Такими случайными кусками я вдруг стал вспоминать, что какие-то довольно долгие отношения были. В этот период я часто видел ее у Клепининых. Сергей Эфрон и Николай Клепинин[203]— оба работали в НКВД, и им не полагалось официально встречаться, поэтому Эфрон сам туда не ходил, а Марина Ивановна могла ходить как, так сказать, дама посторонняя. Она всегда приходила с Муром — с Муром она не могла расстаться. Она в кухню — он в кухню, он выйдет в другую комнату — она за ним.

А потом, где-то с 32-го года, я бросил писать стихи. Тут Цветаева стала очень плохо ко мне относиться, потому что, значит, я ее обманул. Поэт не может бросить писать стихи.
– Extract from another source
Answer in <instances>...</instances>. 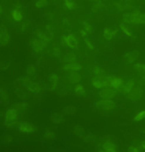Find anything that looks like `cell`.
<instances>
[{"instance_id":"4fadbf2b","label":"cell","mask_w":145,"mask_h":152,"mask_svg":"<svg viewBox=\"0 0 145 152\" xmlns=\"http://www.w3.org/2000/svg\"><path fill=\"white\" fill-rule=\"evenodd\" d=\"M19 129L21 132H24V133H33L36 132V126H33V124H30V122H19Z\"/></svg>"},{"instance_id":"5b68a950","label":"cell","mask_w":145,"mask_h":152,"mask_svg":"<svg viewBox=\"0 0 145 152\" xmlns=\"http://www.w3.org/2000/svg\"><path fill=\"white\" fill-rule=\"evenodd\" d=\"M30 45H32V49H33V52L39 53L46 49V41H43V39H39V38L35 36L33 39H30Z\"/></svg>"},{"instance_id":"d6986e66","label":"cell","mask_w":145,"mask_h":152,"mask_svg":"<svg viewBox=\"0 0 145 152\" xmlns=\"http://www.w3.org/2000/svg\"><path fill=\"white\" fill-rule=\"evenodd\" d=\"M134 86H136V82H134L133 79H129V80L123 82V86H121V88H120V91H121V93H123V94L126 96V94H128L131 89L134 88Z\"/></svg>"},{"instance_id":"4dcf8cb0","label":"cell","mask_w":145,"mask_h":152,"mask_svg":"<svg viewBox=\"0 0 145 152\" xmlns=\"http://www.w3.org/2000/svg\"><path fill=\"white\" fill-rule=\"evenodd\" d=\"M0 100L2 102H10V96H8V93L3 88H0Z\"/></svg>"},{"instance_id":"277c9868","label":"cell","mask_w":145,"mask_h":152,"mask_svg":"<svg viewBox=\"0 0 145 152\" xmlns=\"http://www.w3.org/2000/svg\"><path fill=\"white\" fill-rule=\"evenodd\" d=\"M92 85H93L96 89L107 88V86H109V75H107V77H96V75H95L93 79H92Z\"/></svg>"},{"instance_id":"bcb514c9","label":"cell","mask_w":145,"mask_h":152,"mask_svg":"<svg viewBox=\"0 0 145 152\" xmlns=\"http://www.w3.org/2000/svg\"><path fill=\"white\" fill-rule=\"evenodd\" d=\"M104 141H114V135H104L99 143H104Z\"/></svg>"},{"instance_id":"ba28073f","label":"cell","mask_w":145,"mask_h":152,"mask_svg":"<svg viewBox=\"0 0 145 152\" xmlns=\"http://www.w3.org/2000/svg\"><path fill=\"white\" fill-rule=\"evenodd\" d=\"M66 82L70 85H79L80 82H82V75H80L79 72L72 71V72H68L66 74Z\"/></svg>"},{"instance_id":"74e56055","label":"cell","mask_w":145,"mask_h":152,"mask_svg":"<svg viewBox=\"0 0 145 152\" xmlns=\"http://www.w3.org/2000/svg\"><path fill=\"white\" fill-rule=\"evenodd\" d=\"M93 72H95V75H96V77H107V72L103 71L101 67H95Z\"/></svg>"},{"instance_id":"9f6ffc18","label":"cell","mask_w":145,"mask_h":152,"mask_svg":"<svg viewBox=\"0 0 145 152\" xmlns=\"http://www.w3.org/2000/svg\"><path fill=\"white\" fill-rule=\"evenodd\" d=\"M98 152H107V151H104V149H103V147H101V149H99Z\"/></svg>"},{"instance_id":"e0dca14e","label":"cell","mask_w":145,"mask_h":152,"mask_svg":"<svg viewBox=\"0 0 145 152\" xmlns=\"http://www.w3.org/2000/svg\"><path fill=\"white\" fill-rule=\"evenodd\" d=\"M109 86H112V88H115V89H120L121 86H123V80L118 79V77L109 75Z\"/></svg>"},{"instance_id":"3957f363","label":"cell","mask_w":145,"mask_h":152,"mask_svg":"<svg viewBox=\"0 0 145 152\" xmlns=\"http://www.w3.org/2000/svg\"><path fill=\"white\" fill-rule=\"evenodd\" d=\"M117 94H118V89L112 88V86H107V88H103L98 91L99 99H114Z\"/></svg>"},{"instance_id":"c3c4849f","label":"cell","mask_w":145,"mask_h":152,"mask_svg":"<svg viewBox=\"0 0 145 152\" xmlns=\"http://www.w3.org/2000/svg\"><path fill=\"white\" fill-rule=\"evenodd\" d=\"M62 22H63V25H65V27H66V28H70V27H71V22H70V21H68V19H63Z\"/></svg>"},{"instance_id":"ab89813d","label":"cell","mask_w":145,"mask_h":152,"mask_svg":"<svg viewBox=\"0 0 145 152\" xmlns=\"http://www.w3.org/2000/svg\"><path fill=\"white\" fill-rule=\"evenodd\" d=\"M43 140H55V133H54V132H51V130L44 132V135H43Z\"/></svg>"},{"instance_id":"d6a6232c","label":"cell","mask_w":145,"mask_h":152,"mask_svg":"<svg viewBox=\"0 0 145 152\" xmlns=\"http://www.w3.org/2000/svg\"><path fill=\"white\" fill-rule=\"evenodd\" d=\"M5 126L10 129H17L19 127V122H17V119H11V121H5Z\"/></svg>"},{"instance_id":"d590c367","label":"cell","mask_w":145,"mask_h":152,"mask_svg":"<svg viewBox=\"0 0 145 152\" xmlns=\"http://www.w3.org/2000/svg\"><path fill=\"white\" fill-rule=\"evenodd\" d=\"M120 30H121V31H125V33L128 35V36H134V33L128 28V25H126L125 22H123V24H120Z\"/></svg>"},{"instance_id":"52a82bcc","label":"cell","mask_w":145,"mask_h":152,"mask_svg":"<svg viewBox=\"0 0 145 152\" xmlns=\"http://www.w3.org/2000/svg\"><path fill=\"white\" fill-rule=\"evenodd\" d=\"M62 44L68 45L70 49H78L79 47V41L74 35H68V36H63L62 38Z\"/></svg>"},{"instance_id":"f907efd6","label":"cell","mask_w":145,"mask_h":152,"mask_svg":"<svg viewBox=\"0 0 145 152\" xmlns=\"http://www.w3.org/2000/svg\"><path fill=\"white\" fill-rule=\"evenodd\" d=\"M137 144L140 146V149H144V151H145V140H144V141H137Z\"/></svg>"},{"instance_id":"db71d44e","label":"cell","mask_w":145,"mask_h":152,"mask_svg":"<svg viewBox=\"0 0 145 152\" xmlns=\"http://www.w3.org/2000/svg\"><path fill=\"white\" fill-rule=\"evenodd\" d=\"M139 130H140V132H142V133H145V127H140V129H139Z\"/></svg>"},{"instance_id":"603a6c76","label":"cell","mask_w":145,"mask_h":152,"mask_svg":"<svg viewBox=\"0 0 145 152\" xmlns=\"http://www.w3.org/2000/svg\"><path fill=\"white\" fill-rule=\"evenodd\" d=\"M17 114H19V113H17L16 110L11 107L10 110H6V112H5V121H11V119H17Z\"/></svg>"},{"instance_id":"6f0895ef","label":"cell","mask_w":145,"mask_h":152,"mask_svg":"<svg viewBox=\"0 0 145 152\" xmlns=\"http://www.w3.org/2000/svg\"><path fill=\"white\" fill-rule=\"evenodd\" d=\"M0 17H2V6H0Z\"/></svg>"},{"instance_id":"91938a15","label":"cell","mask_w":145,"mask_h":152,"mask_svg":"<svg viewBox=\"0 0 145 152\" xmlns=\"http://www.w3.org/2000/svg\"><path fill=\"white\" fill-rule=\"evenodd\" d=\"M63 2H65V0H63Z\"/></svg>"},{"instance_id":"9a60e30c","label":"cell","mask_w":145,"mask_h":152,"mask_svg":"<svg viewBox=\"0 0 145 152\" xmlns=\"http://www.w3.org/2000/svg\"><path fill=\"white\" fill-rule=\"evenodd\" d=\"M14 93H16V96L21 100H27L30 97V91L27 88H24V86H21V88H14Z\"/></svg>"},{"instance_id":"9c48e42d","label":"cell","mask_w":145,"mask_h":152,"mask_svg":"<svg viewBox=\"0 0 145 152\" xmlns=\"http://www.w3.org/2000/svg\"><path fill=\"white\" fill-rule=\"evenodd\" d=\"M139 55H140L139 50H131V52H126V53L123 55V61L128 63V64H134L136 61H137Z\"/></svg>"},{"instance_id":"30bf717a","label":"cell","mask_w":145,"mask_h":152,"mask_svg":"<svg viewBox=\"0 0 145 152\" xmlns=\"http://www.w3.org/2000/svg\"><path fill=\"white\" fill-rule=\"evenodd\" d=\"M117 31H118V28L117 27H106L103 31V38L106 39V41H111V39H114V36L117 35Z\"/></svg>"},{"instance_id":"8992f818","label":"cell","mask_w":145,"mask_h":152,"mask_svg":"<svg viewBox=\"0 0 145 152\" xmlns=\"http://www.w3.org/2000/svg\"><path fill=\"white\" fill-rule=\"evenodd\" d=\"M142 96H144V88L136 85L134 88L126 94V97H128L129 100H139V99H142Z\"/></svg>"},{"instance_id":"44dd1931","label":"cell","mask_w":145,"mask_h":152,"mask_svg":"<svg viewBox=\"0 0 145 152\" xmlns=\"http://www.w3.org/2000/svg\"><path fill=\"white\" fill-rule=\"evenodd\" d=\"M62 61H63V64H66V63H74V61H78V58H76V53L68 52V53H65V55L62 57Z\"/></svg>"},{"instance_id":"f6af8a7d","label":"cell","mask_w":145,"mask_h":152,"mask_svg":"<svg viewBox=\"0 0 145 152\" xmlns=\"http://www.w3.org/2000/svg\"><path fill=\"white\" fill-rule=\"evenodd\" d=\"M10 67V61H2L0 63V71H6Z\"/></svg>"},{"instance_id":"7a4b0ae2","label":"cell","mask_w":145,"mask_h":152,"mask_svg":"<svg viewBox=\"0 0 145 152\" xmlns=\"http://www.w3.org/2000/svg\"><path fill=\"white\" fill-rule=\"evenodd\" d=\"M115 8L121 13H128V11H134V5H133V0H117Z\"/></svg>"},{"instance_id":"f1b7e54d","label":"cell","mask_w":145,"mask_h":152,"mask_svg":"<svg viewBox=\"0 0 145 152\" xmlns=\"http://www.w3.org/2000/svg\"><path fill=\"white\" fill-rule=\"evenodd\" d=\"M74 135L79 136V138H84L87 133H85V129H84L82 126H76V127H74Z\"/></svg>"},{"instance_id":"d4e9b609","label":"cell","mask_w":145,"mask_h":152,"mask_svg":"<svg viewBox=\"0 0 145 152\" xmlns=\"http://www.w3.org/2000/svg\"><path fill=\"white\" fill-rule=\"evenodd\" d=\"M65 116H72V114H76L78 113V108L74 107V105H66L65 108H63V112H62Z\"/></svg>"},{"instance_id":"5bb4252c","label":"cell","mask_w":145,"mask_h":152,"mask_svg":"<svg viewBox=\"0 0 145 152\" xmlns=\"http://www.w3.org/2000/svg\"><path fill=\"white\" fill-rule=\"evenodd\" d=\"M80 69H82V64H79L78 61H74V63H66V64H63V71H65V72H72V71L79 72Z\"/></svg>"},{"instance_id":"e575fe53","label":"cell","mask_w":145,"mask_h":152,"mask_svg":"<svg viewBox=\"0 0 145 152\" xmlns=\"http://www.w3.org/2000/svg\"><path fill=\"white\" fill-rule=\"evenodd\" d=\"M35 74H36V67L33 66V64H29V66H27V75L35 77Z\"/></svg>"},{"instance_id":"ffe728a7","label":"cell","mask_w":145,"mask_h":152,"mask_svg":"<svg viewBox=\"0 0 145 152\" xmlns=\"http://www.w3.org/2000/svg\"><path fill=\"white\" fill-rule=\"evenodd\" d=\"M65 119H66V116L63 113H57L55 112V113L51 114V121L54 124H63V122H65Z\"/></svg>"},{"instance_id":"484cf974","label":"cell","mask_w":145,"mask_h":152,"mask_svg":"<svg viewBox=\"0 0 145 152\" xmlns=\"http://www.w3.org/2000/svg\"><path fill=\"white\" fill-rule=\"evenodd\" d=\"M27 89H29L32 94H39V93H41V89H43V88H41V85H39V83H35V82H32V83H30V86H29Z\"/></svg>"},{"instance_id":"8fae6325","label":"cell","mask_w":145,"mask_h":152,"mask_svg":"<svg viewBox=\"0 0 145 152\" xmlns=\"http://www.w3.org/2000/svg\"><path fill=\"white\" fill-rule=\"evenodd\" d=\"M10 43V33L6 31L5 25H0V45H6Z\"/></svg>"},{"instance_id":"f546056e","label":"cell","mask_w":145,"mask_h":152,"mask_svg":"<svg viewBox=\"0 0 145 152\" xmlns=\"http://www.w3.org/2000/svg\"><path fill=\"white\" fill-rule=\"evenodd\" d=\"M11 16H13V19H14L16 22H21L22 21V13H21V10H13Z\"/></svg>"},{"instance_id":"7dc6e473","label":"cell","mask_w":145,"mask_h":152,"mask_svg":"<svg viewBox=\"0 0 145 152\" xmlns=\"http://www.w3.org/2000/svg\"><path fill=\"white\" fill-rule=\"evenodd\" d=\"M128 152H140V149H139V147H136V146H129Z\"/></svg>"},{"instance_id":"1f68e13d","label":"cell","mask_w":145,"mask_h":152,"mask_svg":"<svg viewBox=\"0 0 145 152\" xmlns=\"http://www.w3.org/2000/svg\"><path fill=\"white\" fill-rule=\"evenodd\" d=\"M21 83H22V86H24V88H29V86H30V83H32V79H30V77L29 75H25V77H21Z\"/></svg>"},{"instance_id":"836d02e7","label":"cell","mask_w":145,"mask_h":152,"mask_svg":"<svg viewBox=\"0 0 145 152\" xmlns=\"http://www.w3.org/2000/svg\"><path fill=\"white\" fill-rule=\"evenodd\" d=\"M52 57H55V58H62L63 55H62V49L60 47H52V52H51Z\"/></svg>"},{"instance_id":"ee69618b","label":"cell","mask_w":145,"mask_h":152,"mask_svg":"<svg viewBox=\"0 0 145 152\" xmlns=\"http://www.w3.org/2000/svg\"><path fill=\"white\" fill-rule=\"evenodd\" d=\"M82 28H84L85 31H87V33H92V31H93V28H92V25H90L88 22H85V21L82 22Z\"/></svg>"},{"instance_id":"2e32d148","label":"cell","mask_w":145,"mask_h":152,"mask_svg":"<svg viewBox=\"0 0 145 152\" xmlns=\"http://www.w3.org/2000/svg\"><path fill=\"white\" fill-rule=\"evenodd\" d=\"M133 24L134 25H144L145 24V13H142V11H134Z\"/></svg>"},{"instance_id":"8d00e7d4","label":"cell","mask_w":145,"mask_h":152,"mask_svg":"<svg viewBox=\"0 0 145 152\" xmlns=\"http://www.w3.org/2000/svg\"><path fill=\"white\" fill-rule=\"evenodd\" d=\"M145 119V110H142V112H139L137 114L134 116V122H140Z\"/></svg>"},{"instance_id":"60d3db41","label":"cell","mask_w":145,"mask_h":152,"mask_svg":"<svg viewBox=\"0 0 145 152\" xmlns=\"http://www.w3.org/2000/svg\"><path fill=\"white\" fill-rule=\"evenodd\" d=\"M47 3H49L47 0H38V2L35 3V6H36V8H46Z\"/></svg>"},{"instance_id":"7c38bea8","label":"cell","mask_w":145,"mask_h":152,"mask_svg":"<svg viewBox=\"0 0 145 152\" xmlns=\"http://www.w3.org/2000/svg\"><path fill=\"white\" fill-rule=\"evenodd\" d=\"M70 83L66 82V79L62 82V85H58L57 83V88H55V91H57V94L58 96H66L68 93H70V86H68Z\"/></svg>"},{"instance_id":"f5cc1de1","label":"cell","mask_w":145,"mask_h":152,"mask_svg":"<svg viewBox=\"0 0 145 152\" xmlns=\"http://www.w3.org/2000/svg\"><path fill=\"white\" fill-rule=\"evenodd\" d=\"M80 35H82V36H84V38H85V36H87V31H85L84 28H80Z\"/></svg>"},{"instance_id":"6da1fadb","label":"cell","mask_w":145,"mask_h":152,"mask_svg":"<svg viewBox=\"0 0 145 152\" xmlns=\"http://www.w3.org/2000/svg\"><path fill=\"white\" fill-rule=\"evenodd\" d=\"M115 107H117V104L114 102V99H99L95 104V108L99 110V112H111Z\"/></svg>"},{"instance_id":"816d5d0a","label":"cell","mask_w":145,"mask_h":152,"mask_svg":"<svg viewBox=\"0 0 145 152\" xmlns=\"http://www.w3.org/2000/svg\"><path fill=\"white\" fill-rule=\"evenodd\" d=\"M46 17H47L49 21H52V19H54V13H47V14H46Z\"/></svg>"},{"instance_id":"4316f807","label":"cell","mask_w":145,"mask_h":152,"mask_svg":"<svg viewBox=\"0 0 145 152\" xmlns=\"http://www.w3.org/2000/svg\"><path fill=\"white\" fill-rule=\"evenodd\" d=\"M72 91H74V94L79 96V97H85V96H87V91H85V88H84V86L80 85V83L76 85V88L72 89Z\"/></svg>"},{"instance_id":"7402d4cb","label":"cell","mask_w":145,"mask_h":152,"mask_svg":"<svg viewBox=\"0 0 145 152\" xmlns=\"http://www.w3.org/2000/svg\"><path fill=\"white\" fill-rule=\"evenodd\" d=\"M82 140H84V143H87V144H98V141H99L95 133H88V135H85L82 138Z\"/></svg>"},{"instance_id":"7bdbcfd3","label":"cell","mask_w":145,"mask_h":152,"mask_svg":"<svg viewBox=\"0 0 145 152\" xmlns=\"http://www.w3.org/2000/svg\"><path fill=\"white\" fill-rule=\"evenodd\" d=\"M11 135H3L2 138H0V141H2V144H8V143H11Z\"/></svg>"},{"instance_id":"ac0fdd59","label":"cell","mask_w":145,"mask_h":152,"mask_svg":"<svg viewBox=\"0 0 145 152\" xmlns=\"http://www.w3.org/2000/svg\"><path fill=\"white\" fill-rule=\"evenodd\" d=\"M98 144L103 147L104 151H107V152H117L118 149H117V144L114 141H104V143H99L98 141Z\"/></svg>"},{"instance_id":"680465c9","label":"cell","mask_w":145,"mask_h":152,"mask_svg":"<svg viewBox=\"0 0 145 152\" xmlns=\"http://www.w3.org/2000/svg\"><path fill=\"white\" fill-rule=\"evenodd\" d=\"M0 102H2V100H0Z\"/></svg>"},{"instance_id":"83f0119b","label":"cell","mask_w":145,"mask_h":152,"mask_svg":"<svg viewBox=\"0 0 145 152\" xmlns=\"http://www.w3.org/2000/svg\"><path fill=\"white\" fill-rule=\"evenodd\" d=\"M134 71L139 75H144L145 74V64L144 63H134Z\"/></svg>"},{"instance_id":"b9f144b4","label":"cell","mask_w":145,"mask_h":152,"mask_svg":"<svg viewBox=\"0 0 145 152\" xmlns=\"http://www.w3.org/2000/svg\"><path fill=\"white\" fill-rule=\"evenodd\" d=\"M58 80H60V79H58L57 74H51V75H49V82H51V83L57 85V83H58Z\"/></svg>"},{"instance_id":"681fc988","label":"cell","mask_w":145,"mask_h":152,"mask_svg":"<svg viewBox=\"0 0 145 152\" xmlns=\"http://www.w3.org/2000/svg\"><path fill=\"white\" fill-rule=\"evenodd\" d=\"M85 44L88 45V49H90V50H93V49H95V47H93V44L90 43V39H85Z\"/></svg>"},{"instance_id":"f35d334b","label":"cell","mask_w":145,"mask_h":152,"mask_svg":"<svg viewBox=\"0 0 145 152\" xmlns=\"http://www.w3.org/2000/svg\"><path fill=\"white\" fill-rule=\"evenodd\" d=\"M65 6L68 8V10H74V8H78L74 0H65Z\"/></svg>"},{"instance_id":"11a10c76","label":"cell","mask_w":145,"mask_h":152,"mask_svg":"<svg viewBox=\"0 0 145 152\" xmlns=\"http://www.w3.org/2000/svg\"><path fill=\"white\" fill-rule=\"evenodd\" d=\"M2 118H5V113H0V119Z\"/></svg>"},{"instance_id":"cb8c5ba5","label":"cell","mask_w":145,"mask_h":152,"mask_svg":"<svg viewBox=\"0 0 145 152\" xmlns=\"http://www.w3.org/2000/svg\"><path fill=\"white\" fill-rule=\"evenodd\" d=\"M13 108H14L16 112L21 114V113H25V112H27V108H29V105H27L25 102H17V104H14V105H13Z\"/></svg>"}]
</instances>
Она считала, что я поэт, и она ко мне хорошо, нежно относилась. А я бросил, значит, я притворялся поэтом. Она ко мне потеряла интерес, больше со мной не имела дела, то есть руку мне подавала, я руку целовал, но она со мной почти не разговаривала, цедила что-то сквозь зубы.

А потом я уехал в Испанию. В этот период наше знакомство окончательно разладилось. Она видела, что я фанатик, так же как ее Сережа и его друзья. А она искала настоящих людей, без всякого фанатизма.

Последний раз я видел ее во Франции в 1939 году.

Так что я не имею права сказать, что был с ней в дружбе долгое время. Я думаю, что никто не имеет права это сказать, кроме Сергея Эфрона.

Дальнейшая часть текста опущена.